Protecting Your Bucket for Funding Future Growth
As health care enters the 2020s with far fewer big revenue opportunities and the lack of payment for treating medical events considered to be preventable such as infections and other complications of care, its providers are now faced with a very big question about how they are going to build their profitability going forward if they cannot effectively manage the three financial buckets that determine business health. It is a question that now raises the bar on how well they manage their buckets for funding future growth, surviving the present and fixing the past with a clear understand that it is how many wasteful costs leaders tolerate in their buckets for fixing the past and surviving the present that ultimately determines what ends up staying in their buckets for funding future growth. That means that the size of one’s operating margin is a product of how well a leader designs and operates the environment her or she is in charge of to manage to the “1” in the 1:10:100 Rule so to control for preventable costs in the bucket for fixing the past and does it in ways that are business smart enough to control for and reduce how much he or she ends up spending in the bucket for surviving the present.

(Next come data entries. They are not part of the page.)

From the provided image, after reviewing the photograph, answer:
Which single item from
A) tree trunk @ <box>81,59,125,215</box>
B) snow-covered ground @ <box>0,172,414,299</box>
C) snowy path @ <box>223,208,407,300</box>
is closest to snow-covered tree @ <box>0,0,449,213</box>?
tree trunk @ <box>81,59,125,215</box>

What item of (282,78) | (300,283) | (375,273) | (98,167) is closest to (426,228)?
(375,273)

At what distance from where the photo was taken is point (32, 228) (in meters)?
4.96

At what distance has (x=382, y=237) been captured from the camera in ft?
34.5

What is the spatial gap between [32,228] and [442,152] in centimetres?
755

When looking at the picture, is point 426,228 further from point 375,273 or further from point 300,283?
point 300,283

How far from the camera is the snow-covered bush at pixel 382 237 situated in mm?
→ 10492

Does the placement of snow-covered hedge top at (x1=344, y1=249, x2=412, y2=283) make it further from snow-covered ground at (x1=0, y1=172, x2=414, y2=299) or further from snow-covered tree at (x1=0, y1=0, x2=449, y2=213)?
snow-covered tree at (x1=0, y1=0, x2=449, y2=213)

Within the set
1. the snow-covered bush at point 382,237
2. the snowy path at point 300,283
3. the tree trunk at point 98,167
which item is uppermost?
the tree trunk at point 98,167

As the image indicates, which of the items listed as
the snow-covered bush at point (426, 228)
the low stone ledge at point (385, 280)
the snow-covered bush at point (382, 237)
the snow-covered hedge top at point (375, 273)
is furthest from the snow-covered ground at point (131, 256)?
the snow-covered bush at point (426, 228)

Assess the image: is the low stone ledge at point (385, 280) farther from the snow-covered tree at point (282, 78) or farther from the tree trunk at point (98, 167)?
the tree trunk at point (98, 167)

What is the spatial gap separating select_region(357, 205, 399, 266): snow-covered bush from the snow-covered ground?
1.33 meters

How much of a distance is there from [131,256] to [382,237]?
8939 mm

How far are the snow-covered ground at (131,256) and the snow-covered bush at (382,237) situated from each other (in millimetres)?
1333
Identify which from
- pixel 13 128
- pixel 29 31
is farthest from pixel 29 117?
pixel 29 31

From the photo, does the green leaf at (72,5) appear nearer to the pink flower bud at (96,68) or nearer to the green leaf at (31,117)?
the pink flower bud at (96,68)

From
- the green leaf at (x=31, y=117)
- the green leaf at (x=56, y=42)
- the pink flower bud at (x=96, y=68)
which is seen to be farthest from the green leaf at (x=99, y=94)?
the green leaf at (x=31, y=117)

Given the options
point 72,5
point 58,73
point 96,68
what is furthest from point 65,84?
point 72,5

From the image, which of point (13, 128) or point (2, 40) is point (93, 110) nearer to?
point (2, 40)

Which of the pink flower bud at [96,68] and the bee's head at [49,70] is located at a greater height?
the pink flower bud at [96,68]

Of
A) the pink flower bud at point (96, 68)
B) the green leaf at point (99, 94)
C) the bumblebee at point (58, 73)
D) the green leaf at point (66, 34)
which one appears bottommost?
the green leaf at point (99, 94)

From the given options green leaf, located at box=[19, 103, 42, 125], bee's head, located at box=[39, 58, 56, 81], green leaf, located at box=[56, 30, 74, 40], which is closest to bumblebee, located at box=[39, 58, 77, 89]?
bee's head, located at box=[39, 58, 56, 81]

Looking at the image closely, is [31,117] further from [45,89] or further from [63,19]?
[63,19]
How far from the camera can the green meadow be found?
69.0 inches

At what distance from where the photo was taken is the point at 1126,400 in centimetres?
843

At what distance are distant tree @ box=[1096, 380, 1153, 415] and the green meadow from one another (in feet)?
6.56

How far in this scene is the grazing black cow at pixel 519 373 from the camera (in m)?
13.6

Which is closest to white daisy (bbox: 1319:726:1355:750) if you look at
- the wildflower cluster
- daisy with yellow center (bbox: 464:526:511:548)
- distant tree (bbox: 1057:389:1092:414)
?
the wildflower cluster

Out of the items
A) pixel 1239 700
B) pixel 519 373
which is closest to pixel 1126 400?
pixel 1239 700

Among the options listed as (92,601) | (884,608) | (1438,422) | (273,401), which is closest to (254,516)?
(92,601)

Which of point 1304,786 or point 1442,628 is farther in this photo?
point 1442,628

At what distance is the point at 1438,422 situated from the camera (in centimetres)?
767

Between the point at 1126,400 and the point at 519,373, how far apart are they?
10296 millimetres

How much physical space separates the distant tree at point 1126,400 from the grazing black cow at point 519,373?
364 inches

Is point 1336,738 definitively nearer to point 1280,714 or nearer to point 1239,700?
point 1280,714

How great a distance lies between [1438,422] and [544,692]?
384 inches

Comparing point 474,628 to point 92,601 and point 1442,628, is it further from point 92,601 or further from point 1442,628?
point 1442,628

SQSS was designed by a past hospital CEO having forty years of experience in the fields of healthcare quality and risk management with the goal of helping providers getting control of how they distribute their money and manpower across their three buckets in an environment where who survives and who does not is increasingly dependent on how leaders manage the basics of business health. While it has historically been easy for health care to treat wasteful costs in the buckets for fixing the past and surviving the present as necessary evils of some regulatory requirement, the day has arrived where they have to start differentiating between costs that are truly necessary and those that are a wasteful product of an age old game of tit-for-tat. It is like the hospital that bought a very expensive piece of new technology with the goal of using it to make the kind of big money that would allow it to buy more technology. After it got done spending big in both its buckets for fixing the past and surviving the present because of how poorly it managed all the variables that came with implementation and basic operations, its promising purchase turned into one more expense that pushed it along on its journey of decline. Not understanding that if it wanted to achieve the gain it was hoping for it had to get as much right the first time in the most business smart ways as possible, this hospital, like so many providers today, lost out because it was still practicing a kind of little quality that ignored how much money and manpower keeps getting allocated out of the bucket for funding future growth to wastefully pay for a number of preventable expenses in the buckets for fixing the past and surviving the present.